Stax – Page 11 – Multiple Sclerosis & Me

Catalyst Sports

This is the name of the organisation that is “dedicated to providing adaptive adventure opportunities to anyone with a physical disability“. The Atlanta chapter provides cycling and climbing opportunities and I have been rock climbing with them every Wednesday night. It’s adaptive climbing so they strap me into a pulley system to assist me while I go up the wall and, while a “regular folk” person would normally only need one person to belay (the spotter, if you will, for someone who is climbing), I require 2 – 1 belayer and 1 person working the pulley. Dom has been taking me and he’s observed that they are not working as hard as they did that first day…I’m not convinced. They also have a piece of equipment called the Wellman (system?) that is like a chair (also fitted into a pulley) that someone can sit in and pull themselves up to the top of a wall. The system hangs freely from the top of a wall (it’s not against it) because I suspect that it’s what someone with no or limited lower body strength can use to go up. It doesn’t require actual climbing, u use ur upper body to pull up to “climb” to the top. I’ve used it a couple of times too and I think that I’ll alternate between it and actually climbing the wall weekly. Additionally, one week Huck climbed with me – he was my going to be my “left side” if you will. We got real close real fast…lol. Turned out that he was more than my left side but it worked out very well and we had a great time that night.

you know I have my spiel to explain my issues and I’ve gone consistently enough that the volunteers who are have been there weekly know what I have going on.
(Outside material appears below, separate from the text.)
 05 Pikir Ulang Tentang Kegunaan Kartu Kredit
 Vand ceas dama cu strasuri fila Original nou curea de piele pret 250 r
The first time I used the Wellman, Huck asked me if I wanted to use a strap for my left hand that essentially keeps it in place around the bar that I had to grip to pull myself up (u’d think that because it curls up, it would do so around the bar eh? no that would be too logical…it’ll curl up tight and probably end up on top the bar rendering it just useless). It was very overwhelming for me because I thought, “shit…they have thought of everyfrigginthing!” and I remember blurting out how happy I was that they were in my life…smh. I don’t know who started Catalyst Sports, but boy am I glad they did and I am exteremely grateful for the volunteers who are there every Wednesday night without fail and who are willing to put up with me and my curling left hand, my stubborn left leg and my consistent cussing. My hero days are but a distant memory but when I’m climbing on my own and trying to get the hand or foot to a grip in the wall expletives tend to fly out my mouth. I always have to remind myself that I have limitations and may not be able to do whatever like regular folk, so I need to adjust because generally I don’t remember and that’s when shit starts flying 🙂

anyhoo, enjoy some more pictures…

Grit and determination going up on the Wellman

See the that black thing to the right of my face? that’s the strap around my left hand

Allyuh hold it dong till next time – ah gone so!

Today, we just jibbin…

last week was a blur. I was out of town and the US actually had a holiday so it was a short week. I blinked and it was over.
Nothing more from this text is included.